Commission Encourages Migration, Says It Develops Skills, Perspective

Commission Encourages Migration, Says It Develops Skills, Perspective

Kuni Tyessi in Abuja

Worried by the growing negative public perception about the issues of migration across the globe, the Federal Government has reiterated its support to migration, saying that it should be seen as positive development, bringing new skills, energy, perspective and experiences.

Federal Commissioner, National Commission for Refugees, Migrants and Internally Displaced Persons (NCFRMI), Sadiya Umar- Farouq, stated this when the commission in partnership with Swiss Agency for Development and Cooperation (SDC) organized a two-day media capacity building workshop within the framework of Nigerian-Swiss Partnership on Migration under the project: Consolidating the Migration Coordination Architecture in Nigeria, phase2.

Declaring the workshop open, Umar- Farouq noted that a great deal of media reports erroneously criminalize migrants by linking asylum seekers, refugees and other migrants with insecurity, social-cultural and economic threats.

“In the past few years and presently, immigration issue is dominating the global political discourse and the negative narrative being construed through the mass media is burdened with fear and prejudice which makes it toxic.
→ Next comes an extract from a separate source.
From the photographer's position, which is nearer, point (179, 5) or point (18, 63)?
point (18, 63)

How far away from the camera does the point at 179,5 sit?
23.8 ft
Migration has become associated with some adverse effect to countries which include undue pressure on local jobs, social security and services as well as lifestyles and social fabric of host communities.

“Migration should be seen as positive development, bringing new skills, energy, perspective and experiences to their new homes,” she said.

Represented at the workshop by the Director of Migration and Refugees in the commission, Amb.Lawal Mohammed Hamidu, she said migration has been part of the history of mankind and should not be misunderstood, as, “In view of the driving forces in the intercontinental and interdependent world, migration is inevitable,” she said.

She urged the media to always speak for the migrants even as he enjoined them to educate the youth on the dangers of irregular migration and the opportunities for migration in the regular way. She also commended the SDC and indeed all development partners associated with the mandate of the commission.

The Migration Adviser, Embassy of Switzerland to Nigeria, Jolanda Pfister Herren, speaking at the workshop said migration did jump to the top of the news agenda since 2015, with journalists in Europe, Middle East and Africa, reporting the biggest mass movement of people around the world in recent history even as television screens and newspapers were filled with stories about appalling loss of lives and suffering of thousands of people escaping conflicts, war and poverty.

She stressed the need for the media to strike a balance between economic, partisan and humanitarian motivations in covering migration in an honest but less sensationalistic way.